··· Records for this task ···

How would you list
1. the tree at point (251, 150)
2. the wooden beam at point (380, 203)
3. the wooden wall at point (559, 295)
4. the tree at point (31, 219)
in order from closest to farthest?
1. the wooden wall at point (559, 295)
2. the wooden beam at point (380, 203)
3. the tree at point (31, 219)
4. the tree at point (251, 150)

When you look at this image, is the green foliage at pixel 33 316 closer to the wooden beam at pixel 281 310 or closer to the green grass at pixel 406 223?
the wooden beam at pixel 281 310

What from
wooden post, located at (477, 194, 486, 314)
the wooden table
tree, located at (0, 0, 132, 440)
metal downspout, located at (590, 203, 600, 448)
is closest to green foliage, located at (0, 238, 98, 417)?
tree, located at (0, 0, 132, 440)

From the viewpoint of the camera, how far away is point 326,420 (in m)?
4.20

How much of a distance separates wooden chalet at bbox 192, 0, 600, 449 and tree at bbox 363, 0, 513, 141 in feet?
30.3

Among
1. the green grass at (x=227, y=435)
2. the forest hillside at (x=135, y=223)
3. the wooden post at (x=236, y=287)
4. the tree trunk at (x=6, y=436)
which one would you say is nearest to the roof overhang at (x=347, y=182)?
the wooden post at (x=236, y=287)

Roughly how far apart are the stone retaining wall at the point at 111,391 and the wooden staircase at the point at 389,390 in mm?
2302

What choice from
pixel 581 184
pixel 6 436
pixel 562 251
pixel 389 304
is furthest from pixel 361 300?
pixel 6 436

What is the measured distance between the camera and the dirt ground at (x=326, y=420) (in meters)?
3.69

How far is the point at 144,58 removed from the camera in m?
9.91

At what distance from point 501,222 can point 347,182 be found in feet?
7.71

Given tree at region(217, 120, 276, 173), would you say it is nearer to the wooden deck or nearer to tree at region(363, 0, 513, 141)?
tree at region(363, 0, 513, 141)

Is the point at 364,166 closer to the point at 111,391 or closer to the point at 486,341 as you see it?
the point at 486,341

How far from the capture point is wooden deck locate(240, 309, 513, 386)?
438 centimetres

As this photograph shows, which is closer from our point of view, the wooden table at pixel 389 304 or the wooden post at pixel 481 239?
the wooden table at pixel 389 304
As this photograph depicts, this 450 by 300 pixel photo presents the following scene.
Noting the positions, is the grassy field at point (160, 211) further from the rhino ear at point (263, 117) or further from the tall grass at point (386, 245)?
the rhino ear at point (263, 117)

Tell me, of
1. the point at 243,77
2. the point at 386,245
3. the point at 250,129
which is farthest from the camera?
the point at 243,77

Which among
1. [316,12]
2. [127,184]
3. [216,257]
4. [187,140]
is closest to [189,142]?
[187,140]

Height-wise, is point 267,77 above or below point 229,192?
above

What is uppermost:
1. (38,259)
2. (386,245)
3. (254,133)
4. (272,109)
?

···

Exercise description
Replace every "green grass" in the records above with "lawn" and write out all of the records again, leaving everything else unchanged.

Solution to the exercise
How would you list
1. the tree at point (251, 150)
2. the wooden beam at point (380, 203)
3. the wooden wall at point (559, 295)
4. the tree at point (31, 219)
in order from closest to farthest?
1. the wooden wall at point (559, 295)
2. the wooden beam at point (380, 203)
3. the tree at point (31, 219)
4. the tree at point (251, 150)

When you look at this image, is the green foliage at pixel 33 316 closer to the wooden beam at pixel 281 310 or closer to the lawn at pixel 406 223?
the wooden beam at pixel 281 310

What from
wooden post, located at (477, 194, 486, 314)
the wooden table
tree, located at (0, 0, 132, 440)
metal downspout, located at (590, 203, 600, 448)
is closest to green foliage, located at (0, 238, 98, 417)?
tree, located at (0, 0, 132, 440)

From the viewpoint of the camera, how far away is point 326,420 (in m)?
4.20

How much of a distance separates wooden chalet at bbox 192, 0, 600, 449 and tree at bbox 363, 0, 513, 141 in feet?
30.3

Among
1. the lawn at (x=227, y=435)
2. the forest hillside at (x=135, y=223)
3. the wooden post at (x=236, y=287)
4. the tree trunk at (x=6, y=436)
which one would you say is nearest to the roof overhang at (x=347, y=182)?
the wooden post at (x=236, y=287)

Roughly how far apart are the stone retaining wall at the point at 111,391 and the wooden staircase at the point at 389,390 in mm?
2302

What choice from
pixel 581 184
pixel 6 436
pixel 562 251
pixel 389 304
is furthest from pixel 361 300?
pixel 6 436

What is the measured distance between the camera and the dirt ground at (x=326, y=420) (in meters)?
3.69

How far is the point at 144,58 removed from the camera in m?
9.91

At what distance from point 501,222 can point 347,182 be found in feet?
7.71

Given tree at region(217, 120, 276, 173), would you say it is nearer to the wooden deck or nearer to tree at region(363, 0, 513, 141)?
tree at region(363, 0, 513, 141)

Is the point at 364,166 closer to the point at 111,391 or closer to the point at 486,341 as you see it?
the point at 486,341

How far from the capture point is wooden deck locate(240, 309, 513, 386)?
438 centimetres

As this photograph shows, which is closer from our point of view, the wooden table at pixel 389 304 or the wooden post at pixel 481 239?
the wooden table at pixel 389 304
As this photograph depicts, this 450 by 300 pixel photo presents the following scene.
Noting the positions, is the grassy field at point (160, 211) further from the rhino ear at point (263, 117) or further from the tall grass at point (386, 245)?
the rhino ear at point (263, 117)

Tell me, of
1. the point at 243,77
2. the point at 386,245
3. the point at 250,129
which is farthest from the camera?
the point at 243,77

Which among
1. [316,12]
2. [127,184]
3. [216,257]
4. [187,140]
is closest to [189,142]?
[187,140]

Height-wise, is point 267,77 above or below point 229,192?
above

What is uppermost:
1. (38,259)
2. (386,245)
3. (254,133)
4. (272,109)
?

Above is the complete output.